I have been reading the blogs on this site for a while and I am wondering if someone can offer some advice. For 2 years I have worked for a large national preservation company. My score was good, I had a good relationship with them (so I thought) but just like that they let my company go... When asked for details, i received different answers, but basically it was because I didn't fix a handrail in an FHA property. I've done many hand rail jobs for this company, among other projects, so they know that I know how to handle something like that. I know this sounds crazy but this pretty much sums it up. Unfortunately, I put all my eggs in 1 basket, I worked for this company 7 days a week, 12 - 18 hour days, they often asked me for favors because other vendors were not doing their jobs. I'm now looking for other national companies and I'm not getting any answers or work, it's been about a month. I'm also afraid that any new company will call my previous company for references and I have no idea what they will tell them. Has anyone been in this kind of situation and can anyone offer any advice on Property Preservation companies that are hiring? I'm in Illinois.

Thanks


----------



## thanohano44 (Aug 5, 2012)

Depends on your area. I had the same thing happen to me. Regionals were under bidding to get all of the work.


----------



## Guest (May 14, 2011)

Do like "almost" everyone else....Change your company name (get an LLC) and have someone else own a small percentage as a owner/officer and let them fill out all the paperwork to the companies. I'd do it fast since there must be a company "now looking for help" in your area huh?

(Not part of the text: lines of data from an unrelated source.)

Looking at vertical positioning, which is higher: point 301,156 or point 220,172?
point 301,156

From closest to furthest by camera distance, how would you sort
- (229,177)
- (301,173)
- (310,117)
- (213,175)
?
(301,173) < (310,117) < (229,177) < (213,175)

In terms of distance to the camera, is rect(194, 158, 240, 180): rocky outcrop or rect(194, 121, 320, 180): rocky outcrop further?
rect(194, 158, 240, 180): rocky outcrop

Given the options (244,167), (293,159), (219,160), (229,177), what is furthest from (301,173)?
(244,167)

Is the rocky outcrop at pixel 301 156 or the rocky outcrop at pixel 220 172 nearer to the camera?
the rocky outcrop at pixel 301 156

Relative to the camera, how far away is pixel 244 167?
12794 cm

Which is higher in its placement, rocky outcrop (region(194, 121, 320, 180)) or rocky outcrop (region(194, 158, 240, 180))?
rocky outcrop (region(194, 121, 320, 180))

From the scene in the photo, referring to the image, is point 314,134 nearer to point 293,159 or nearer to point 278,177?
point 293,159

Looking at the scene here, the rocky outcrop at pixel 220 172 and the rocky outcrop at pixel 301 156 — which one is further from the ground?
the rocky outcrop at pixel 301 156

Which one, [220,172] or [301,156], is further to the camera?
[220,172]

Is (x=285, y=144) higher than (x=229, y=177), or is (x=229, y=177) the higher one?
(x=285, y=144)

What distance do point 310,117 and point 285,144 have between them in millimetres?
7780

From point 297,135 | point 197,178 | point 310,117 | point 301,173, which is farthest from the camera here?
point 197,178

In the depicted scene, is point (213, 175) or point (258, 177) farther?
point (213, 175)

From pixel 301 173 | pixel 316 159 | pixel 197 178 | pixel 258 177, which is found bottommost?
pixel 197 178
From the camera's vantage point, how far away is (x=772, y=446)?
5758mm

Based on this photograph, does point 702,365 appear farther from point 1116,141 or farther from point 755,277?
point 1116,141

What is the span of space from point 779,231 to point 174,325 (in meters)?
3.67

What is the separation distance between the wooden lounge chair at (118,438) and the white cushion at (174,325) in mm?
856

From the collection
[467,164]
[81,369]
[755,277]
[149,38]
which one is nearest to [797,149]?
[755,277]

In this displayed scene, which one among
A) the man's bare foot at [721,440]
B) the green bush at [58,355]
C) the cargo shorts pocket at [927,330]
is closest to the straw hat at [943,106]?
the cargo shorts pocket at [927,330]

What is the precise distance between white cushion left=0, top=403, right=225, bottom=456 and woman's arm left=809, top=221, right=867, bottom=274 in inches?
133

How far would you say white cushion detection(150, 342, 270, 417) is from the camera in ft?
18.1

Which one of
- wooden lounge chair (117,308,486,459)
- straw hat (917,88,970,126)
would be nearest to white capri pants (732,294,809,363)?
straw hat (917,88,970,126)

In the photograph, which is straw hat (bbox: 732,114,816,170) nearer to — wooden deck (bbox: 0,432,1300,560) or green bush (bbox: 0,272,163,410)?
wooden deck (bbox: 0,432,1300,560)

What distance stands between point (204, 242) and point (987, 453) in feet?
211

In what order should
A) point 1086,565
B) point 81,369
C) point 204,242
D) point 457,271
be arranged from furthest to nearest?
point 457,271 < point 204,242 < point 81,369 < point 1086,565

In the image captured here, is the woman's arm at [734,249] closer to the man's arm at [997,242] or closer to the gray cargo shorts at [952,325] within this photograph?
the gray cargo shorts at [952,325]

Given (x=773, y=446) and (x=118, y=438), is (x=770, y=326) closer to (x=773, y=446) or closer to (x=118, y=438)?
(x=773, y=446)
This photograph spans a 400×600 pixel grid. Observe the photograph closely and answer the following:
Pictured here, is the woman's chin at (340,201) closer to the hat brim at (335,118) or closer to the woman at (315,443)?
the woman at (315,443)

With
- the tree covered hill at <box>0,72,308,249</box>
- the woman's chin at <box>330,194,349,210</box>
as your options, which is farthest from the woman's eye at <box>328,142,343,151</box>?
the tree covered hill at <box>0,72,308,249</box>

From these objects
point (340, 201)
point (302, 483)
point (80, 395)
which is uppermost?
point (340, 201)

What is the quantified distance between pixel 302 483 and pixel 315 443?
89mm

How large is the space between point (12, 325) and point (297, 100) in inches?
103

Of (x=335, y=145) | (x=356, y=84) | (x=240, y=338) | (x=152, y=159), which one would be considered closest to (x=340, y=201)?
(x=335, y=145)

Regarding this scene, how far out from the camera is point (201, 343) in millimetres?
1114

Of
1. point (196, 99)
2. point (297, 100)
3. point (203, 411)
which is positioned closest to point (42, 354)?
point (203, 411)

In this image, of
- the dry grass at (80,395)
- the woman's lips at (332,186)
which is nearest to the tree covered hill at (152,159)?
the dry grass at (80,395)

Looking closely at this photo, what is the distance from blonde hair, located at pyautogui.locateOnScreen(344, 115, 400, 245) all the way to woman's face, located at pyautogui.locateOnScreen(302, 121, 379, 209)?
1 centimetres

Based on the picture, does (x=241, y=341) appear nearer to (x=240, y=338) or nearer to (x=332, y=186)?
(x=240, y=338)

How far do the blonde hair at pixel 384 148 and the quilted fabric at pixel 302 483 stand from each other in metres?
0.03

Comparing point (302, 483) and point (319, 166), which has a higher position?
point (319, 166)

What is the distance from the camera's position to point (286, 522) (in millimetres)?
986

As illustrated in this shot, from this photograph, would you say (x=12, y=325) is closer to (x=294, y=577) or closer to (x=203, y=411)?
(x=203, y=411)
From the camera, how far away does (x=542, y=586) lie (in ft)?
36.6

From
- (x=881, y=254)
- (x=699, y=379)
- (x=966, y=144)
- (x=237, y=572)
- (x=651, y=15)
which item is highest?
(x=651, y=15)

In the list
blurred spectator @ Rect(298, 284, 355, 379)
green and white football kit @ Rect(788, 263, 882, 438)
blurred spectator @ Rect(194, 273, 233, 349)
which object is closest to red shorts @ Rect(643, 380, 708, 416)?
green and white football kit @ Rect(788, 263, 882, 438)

BTW...what company gave you the boot? As long as you don't work for them the confidentiality agreements should be null/void.


----------



## Guest (May 15, 2011)

FremontREO said:


> Do like "almost" everyone else....Change your company name (get an LLC) and have someone else own a small percentage as a owner/officer and let them fill out all the paperwork to the companies. I'd do it fast since there must be a company "now looking for help" in your area huh?
> 
> BTW...what company gave you the boot? As long as you don't work for them the confidentiality agreements should be null/void.


Sounds like the Brothers to me.....


----------



## thanohano44 (Aug 5, 2012)

DreamWeaver said:


> Sounds like the Brothers to me.....


I actually like the brothers. They've been great to me.


----------



## BPWY (Apr 12, 2012)

They were real good to and for me for the first 9 or 10 months.

Then I had to cut some territory because of fuel costs and they got real butt hurt about that and the relationship went down the drain shortly after.


----------



## Guest (May 23, 2011)

I havent done the above, changing my company name, adding an officer.

What I have done is this:

1) goto mail.com, create a property pres business like email.
2) write an old client and ask about myself
3) find out what the will say or not

Most companies, due to legal issues, won't say jack about you. They will confirm whether you worked together or not but they would be crazy to give a negative review to you since you could prove this is incorrect and hurts your business.

Your probably safe but this is a free, easy to do solution to find out.


----------